RAW DATA.
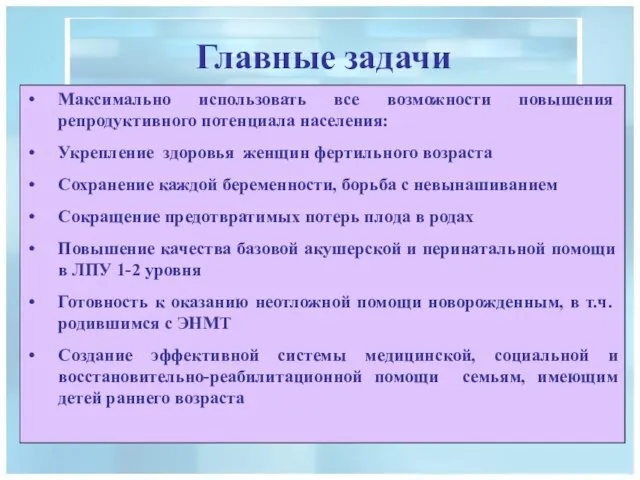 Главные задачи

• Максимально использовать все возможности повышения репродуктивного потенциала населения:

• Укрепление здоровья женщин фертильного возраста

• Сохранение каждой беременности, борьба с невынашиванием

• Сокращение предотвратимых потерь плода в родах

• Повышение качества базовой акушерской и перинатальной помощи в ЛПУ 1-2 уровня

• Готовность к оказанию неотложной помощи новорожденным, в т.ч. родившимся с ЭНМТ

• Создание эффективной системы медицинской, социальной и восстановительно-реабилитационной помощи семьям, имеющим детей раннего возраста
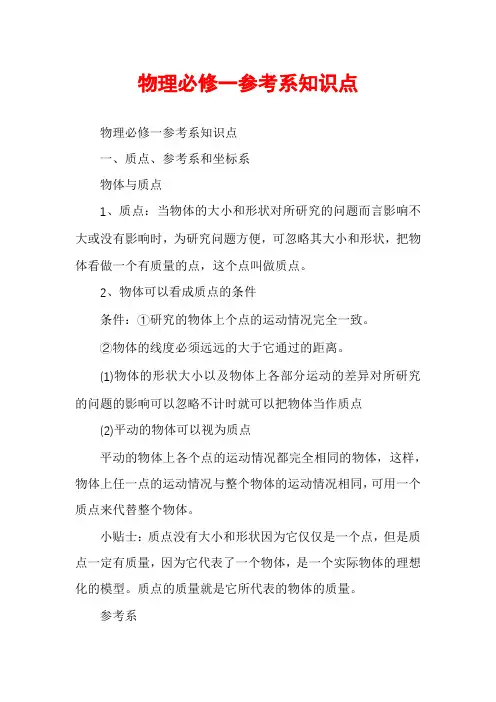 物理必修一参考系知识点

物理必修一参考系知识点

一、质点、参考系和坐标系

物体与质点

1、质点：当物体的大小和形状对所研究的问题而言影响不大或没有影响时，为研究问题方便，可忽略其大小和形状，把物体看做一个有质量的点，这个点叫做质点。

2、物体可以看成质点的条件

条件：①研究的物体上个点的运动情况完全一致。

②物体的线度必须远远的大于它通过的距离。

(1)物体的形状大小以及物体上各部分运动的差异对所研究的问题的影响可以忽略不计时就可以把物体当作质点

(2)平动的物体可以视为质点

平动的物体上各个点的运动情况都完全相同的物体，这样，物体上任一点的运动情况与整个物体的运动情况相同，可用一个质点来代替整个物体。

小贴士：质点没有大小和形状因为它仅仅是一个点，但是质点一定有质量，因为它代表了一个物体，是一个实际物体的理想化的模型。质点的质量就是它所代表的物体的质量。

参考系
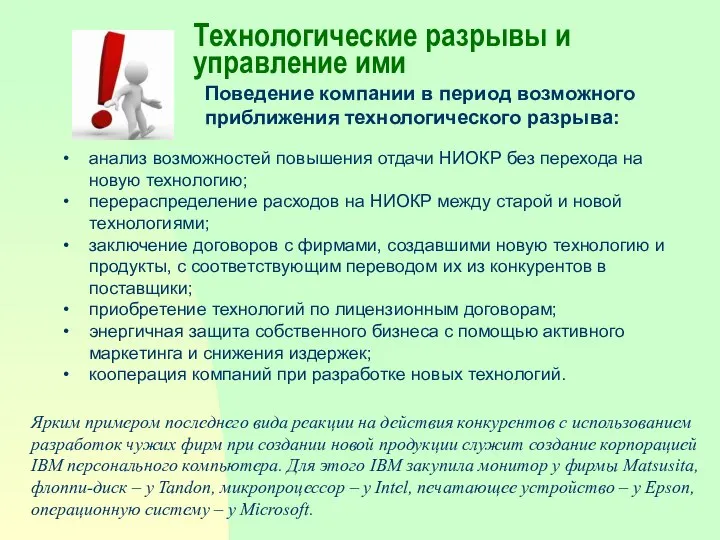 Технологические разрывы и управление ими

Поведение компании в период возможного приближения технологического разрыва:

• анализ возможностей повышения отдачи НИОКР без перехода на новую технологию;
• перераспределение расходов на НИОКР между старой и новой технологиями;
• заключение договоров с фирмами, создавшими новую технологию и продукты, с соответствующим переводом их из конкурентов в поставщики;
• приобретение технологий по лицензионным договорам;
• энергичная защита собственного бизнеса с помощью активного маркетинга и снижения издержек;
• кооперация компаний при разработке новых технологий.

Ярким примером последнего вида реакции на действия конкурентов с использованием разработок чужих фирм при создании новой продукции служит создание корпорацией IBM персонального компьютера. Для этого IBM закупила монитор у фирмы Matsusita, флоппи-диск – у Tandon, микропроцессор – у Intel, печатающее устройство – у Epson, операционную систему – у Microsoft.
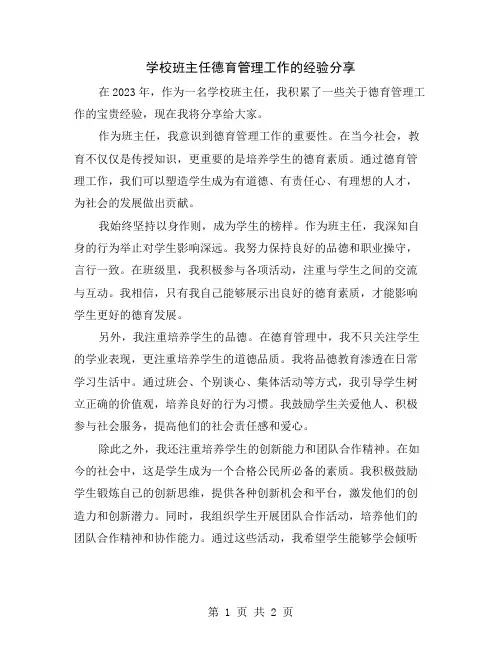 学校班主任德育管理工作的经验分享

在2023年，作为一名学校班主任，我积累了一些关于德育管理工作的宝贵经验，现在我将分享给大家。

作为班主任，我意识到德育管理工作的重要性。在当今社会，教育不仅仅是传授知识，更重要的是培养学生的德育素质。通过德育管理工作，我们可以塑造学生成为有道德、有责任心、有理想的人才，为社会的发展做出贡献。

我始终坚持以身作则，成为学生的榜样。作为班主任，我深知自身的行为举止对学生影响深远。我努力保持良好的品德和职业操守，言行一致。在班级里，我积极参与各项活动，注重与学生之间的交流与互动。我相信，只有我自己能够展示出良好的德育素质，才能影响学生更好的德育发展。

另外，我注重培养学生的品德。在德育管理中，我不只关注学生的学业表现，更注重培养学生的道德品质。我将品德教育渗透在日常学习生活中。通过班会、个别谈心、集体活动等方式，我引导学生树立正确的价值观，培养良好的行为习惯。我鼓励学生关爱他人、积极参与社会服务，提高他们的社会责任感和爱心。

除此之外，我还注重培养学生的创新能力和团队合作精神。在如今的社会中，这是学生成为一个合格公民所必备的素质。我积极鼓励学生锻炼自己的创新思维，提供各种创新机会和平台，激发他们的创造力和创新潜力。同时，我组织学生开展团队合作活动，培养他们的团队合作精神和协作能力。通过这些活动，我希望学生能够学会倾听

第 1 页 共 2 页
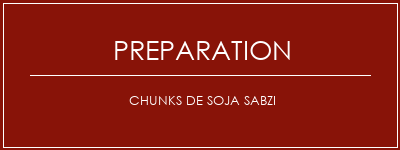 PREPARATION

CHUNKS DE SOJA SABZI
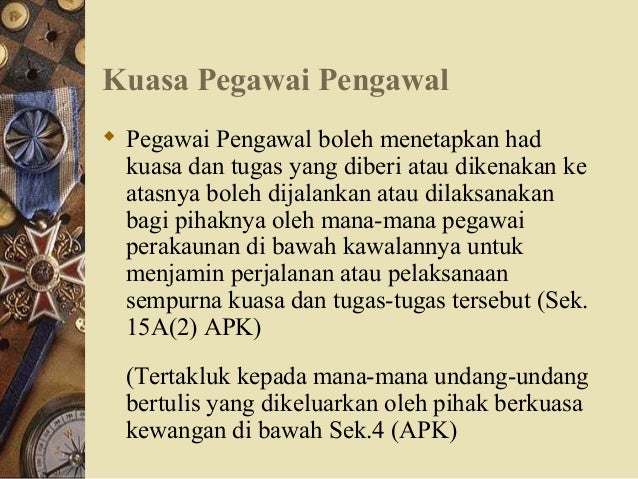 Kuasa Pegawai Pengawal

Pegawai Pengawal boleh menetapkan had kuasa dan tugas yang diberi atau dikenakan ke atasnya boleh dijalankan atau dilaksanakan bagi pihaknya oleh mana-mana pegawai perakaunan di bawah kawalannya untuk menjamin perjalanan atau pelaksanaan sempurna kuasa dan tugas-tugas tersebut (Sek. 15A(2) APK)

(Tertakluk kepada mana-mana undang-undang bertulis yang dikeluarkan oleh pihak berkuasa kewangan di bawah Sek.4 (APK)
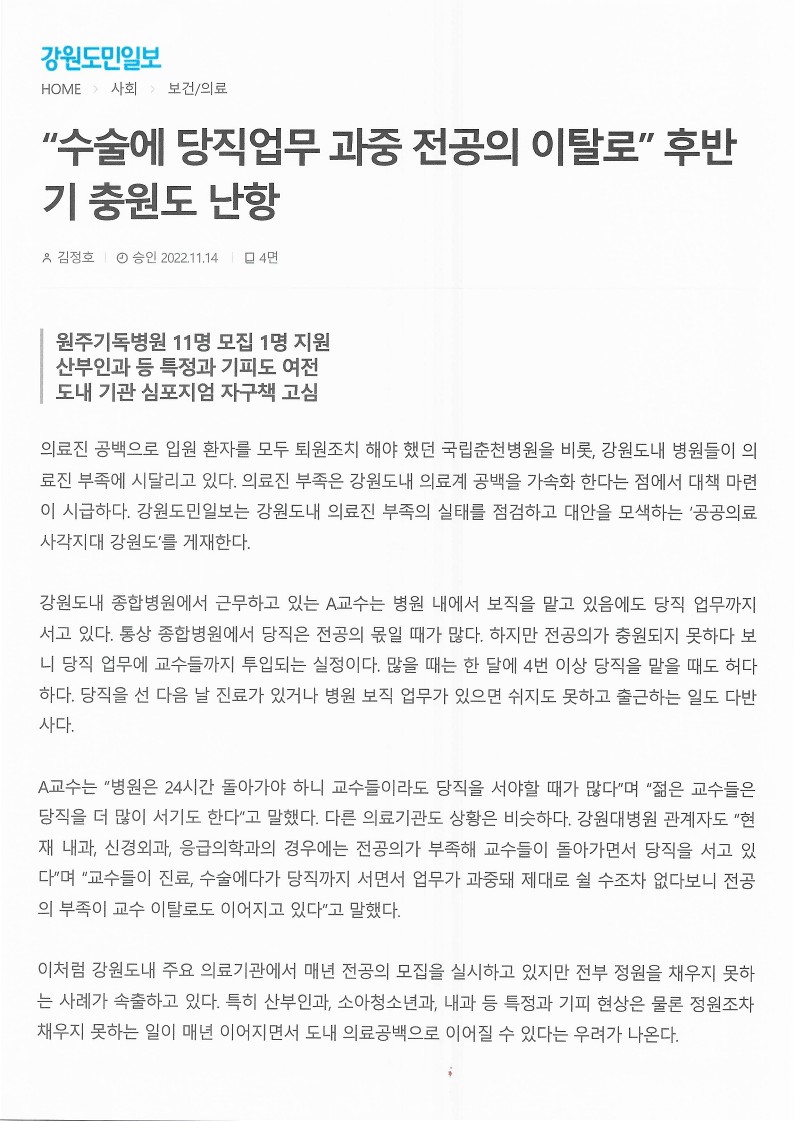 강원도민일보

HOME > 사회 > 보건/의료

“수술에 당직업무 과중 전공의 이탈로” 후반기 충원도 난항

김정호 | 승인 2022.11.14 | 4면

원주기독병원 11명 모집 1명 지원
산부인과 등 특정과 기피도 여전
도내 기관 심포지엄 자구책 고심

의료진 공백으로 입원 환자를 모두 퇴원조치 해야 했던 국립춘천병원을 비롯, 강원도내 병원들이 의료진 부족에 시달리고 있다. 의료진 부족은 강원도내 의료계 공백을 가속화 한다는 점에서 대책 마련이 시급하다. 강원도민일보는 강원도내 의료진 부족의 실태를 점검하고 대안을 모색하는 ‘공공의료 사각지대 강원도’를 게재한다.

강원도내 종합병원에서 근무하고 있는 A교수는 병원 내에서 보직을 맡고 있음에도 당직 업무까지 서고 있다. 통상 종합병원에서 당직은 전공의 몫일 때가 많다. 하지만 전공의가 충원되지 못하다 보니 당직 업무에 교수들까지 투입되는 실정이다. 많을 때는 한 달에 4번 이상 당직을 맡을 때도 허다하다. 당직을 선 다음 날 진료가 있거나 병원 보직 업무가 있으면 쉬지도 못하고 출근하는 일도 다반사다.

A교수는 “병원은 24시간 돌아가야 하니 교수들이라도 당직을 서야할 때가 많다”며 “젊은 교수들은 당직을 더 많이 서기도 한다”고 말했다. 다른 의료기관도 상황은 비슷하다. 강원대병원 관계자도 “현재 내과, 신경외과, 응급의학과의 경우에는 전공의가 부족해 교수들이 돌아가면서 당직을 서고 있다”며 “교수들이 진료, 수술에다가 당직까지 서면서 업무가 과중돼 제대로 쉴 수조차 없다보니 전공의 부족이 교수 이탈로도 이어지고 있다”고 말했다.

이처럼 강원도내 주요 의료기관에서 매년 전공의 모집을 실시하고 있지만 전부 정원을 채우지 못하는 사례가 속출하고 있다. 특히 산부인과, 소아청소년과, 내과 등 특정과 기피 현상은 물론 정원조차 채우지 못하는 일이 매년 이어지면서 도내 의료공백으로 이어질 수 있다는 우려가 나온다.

WORK ITEM. Pictures do not belong in the copy; repeat the rest of the listing exactly.

SOLUTION.
 Главные задачи

• Максимально использовать все возможности повышения репродуктивного потенциала населения:

• Укрепление здоровья женщин фертильного возраста

• Сохранение каждой беременности, борьба с невынашиванием

• Сокращение предотвратимых потерь плода в родах

• Повышение качества базовой акушерской и перинатальной помощи в ЛПУ 1-2 уровня

• Готовность к оказанию неотложной помощи новорожденным, в т.ч. родившимся с ЭНМТ

• Создание эффективной системы медицинской, социальной и восстановительно-реабилитационной помощи семьям, имеющим детей раннего возраста
 物理必修一参考系知识点

物理必修一参考系知识点

一、质点、参考系和坐标系

物体与质点

1、质点：当物体的大小和形状对所研究的问题而言影响不大或没有影响时，为研究问题方便，可忽略其大小和形状，把物体看做一个有质量的点，这个点叫做质点。

2、物体可以看成质点的条件

条件：①研究的物体上个点的运动情况完全一致。

②物体的线度必须远远的大于它通过的距离。

(1)物体的形状大小以及物体上各部分运动的差异对所研究的问题的影响可以忽略不计时就可以把物体当作质点

(2)平动的物体可以视为质点

平动的物体上各个点的运动情况都完全相同的物体，这样，物体上任一点的运动情况与整个物体的运动情况相同，可用一个质点来代替整个物体。

小贴士：质点没有大小和形状因为它仅仅是一个点，但是质点一定有质量，因为它代表了一个物体，是一个实际物体的理想化的模型。质点的质量就是它所代表的物体的质量。

参考系
 Технологические разрывы и управление ими

Поведение компании в период возможного приближения технологического разрыва:

• анализ возможностей повышения отдачи НИОКР без перехода на новую технологию;
• перераспределение расходов на НИОКР между старой и новой технологиями;
• заключение договоров с фирмами, создавшими новую технологию и продукты, с соответствующим переводом их из конкурентов в поставщики;
• приобретение технологий по лицензионным договорам;
• энергичная защита собственного бизнеса с помощью активного маркетинга и снижения издержек;
• кооперация компаний при разработке новых технологий.

Ярким примером последнего вида реакции на действия конкурентов с использованием разработок чужих фирм при создании новой продукции служит создание корпорацией IBM персонального компьютера. Для этого IBM закупила монитор у фирмы Matsusita, флоппи-диск – у Tandon, микропроцессор – у Intel, печатающее устройство – у Epson, операционную систему – у Microsoft.
 学校班主任德育管理工作的经验分享

在2023年，作为一名学校班主任，我积累了一些关于德育管理工作的宝贵经验，现在我将分享给大家。

作为班主任，我意识到德育管理工作的重要性。在当今社会，教育不仅仅是传授知识，更重要的是培养学生的德育素质。通过德育管理工作，我们可以塑造学生成为有道德、有责任心、有理想的人才，为社会的发展做出贡献。

我始终坚持以身作则，成为学生的榜样。作为班主任，我深知自身的行为举止对学生影响深远。我努力保持良好的品德和职业操守，言行一致。在班级里，我积极参与各项活动，注重与学生之间的交流与互动。我相信，只有我自己能够展示出良好的德育素质，才能影响学生更好的德育发展。

另外，我注重培养学生的品德。在德育管理中，我不只关注学生的学业表现，更注重培养学生的道德品质。我将品德教育渗透在日常学习生活中。通过班会、个别谈心、集体活动等方式，我引导学生树立正确的价值观，培养良好的行为习惯。我鼓励学生关爱他人、积极参与社会服务，提高他们的社会责任感和爱心。

除此之外，我还注重培养学生的创新能力和团队合作精神。在如今的社会中，这是学生成为一个合格公民所必备的素质。我积极鼓励学生锻炼自己的创新思维，提供各种创新机会和平台，激发他们的创造力和创新潜力。同时，我组织学生开展团队合作活动，培养他们的团队合作精神和协作能力。通过这些活动，我希望学生能够学会倾听

第 1 页 共 2 页
 PREPARATION

CHUNKS DE SOJA SABZI
 Kuasa Pegawai Pengawal

Pegawai Pengawal boleh menetapkan had kuasa dan tugas yang diberi atau dikenakan ke atasnya boleh dijalankan atau dilaksanakan bagi pihaknya oleh mana-mana pegawai perakaunan di bawah kawalannya untuk menjamin perjalanan atau pelaksanaan sempurna kuasa dan tugas-tugas tersebut (Sek. 15A(2) APK)

(Tertakluk kepada mana-mana undang-undang bertulis yang dikeluarkan oleh pihak berkuasa kewangan di bawah Sek.4 (APK)
 강원도민일보

HOME > 사회 > 보건/의료

“수술에 당직업무 과중 전공의 이탈로” 후반기 충원도 난항

김정호 | 승인 2022.11.14 | 4면

원주기독병원 11명 모집 1명 지원
산부인과 등 특정과 기피도 여전
도내 기관 심포지엄 자구책 고심

의료진 공백으로 입원 환자를 모두 퇴원조치 해야 했던 국립춘천병원을 비롯, 강원도내 병원들이 의료진 부족에 시달리고 있다. 의료진 부족은 강원도내 의료계 공백을 가속화 한다는 점에서 대책 마련이 시급하다. 강원도민일보는 강원도내 의료진 부족의 실태를 점검하고 대안을 모색하는 ‘공공의료 사각지대 강원도’를 게재한다.

강원도내 종합병원에서 근무하고 있는 A교수는 병원 내에서 보직을 맡고 있음에도 당직 업무까지 서고 있다. 통상 종합병원에서 당직은 전공의 몫일 때가 많다. 하지만 전공의가 충원되지 못하다 보니 당직 업무에 교수들까지 투입되는 실정이다. 많을 때는 한 달에 4번 이상 당직을 맡을 때도 허다하다. 당직을 선 다음 날 진료가 있거나 병원 보직 업무가 있으면 쉬지도 못하고 출근하는 일도 다반사다.

A교수는 “병원은 24시간 돌아가야 하니 교수들이라도 당직을 서야할 때가 많다”며 “젊은 교수들은 당직을 더 많이 서기도 한다”고 말했다. 다른 의료기관도 상황은 비슷하다. 강원대병원 관계자도 “현재 내과, 신경외과, 응급의학과의 경우에는 전공의가 부족해 교수들이 돌아가면서 당직을 서고 있다”며 “교수들이 진료, 수술에다가 당직까지 서면서 업무가 과중돼 제대로 쉴 수조차 없다보니 전공의 부족이 교수 이탈로도 이어지고 있다”고 말했다.

이처럼 강원도내 주요 의료기관에서 매년 전공의 모집을 실시하고 있지만 전부 정원을 채우지 못하는 사례가 속출하고 있다. 특히 산부인과, 소아청소년과, 내과 등 특정과 기피 현상은 물론 정원조차 채우지 못하는 일이 매년 이어지면서 도내 의료공백으로 이어질 수 있다는 우려가 나온다.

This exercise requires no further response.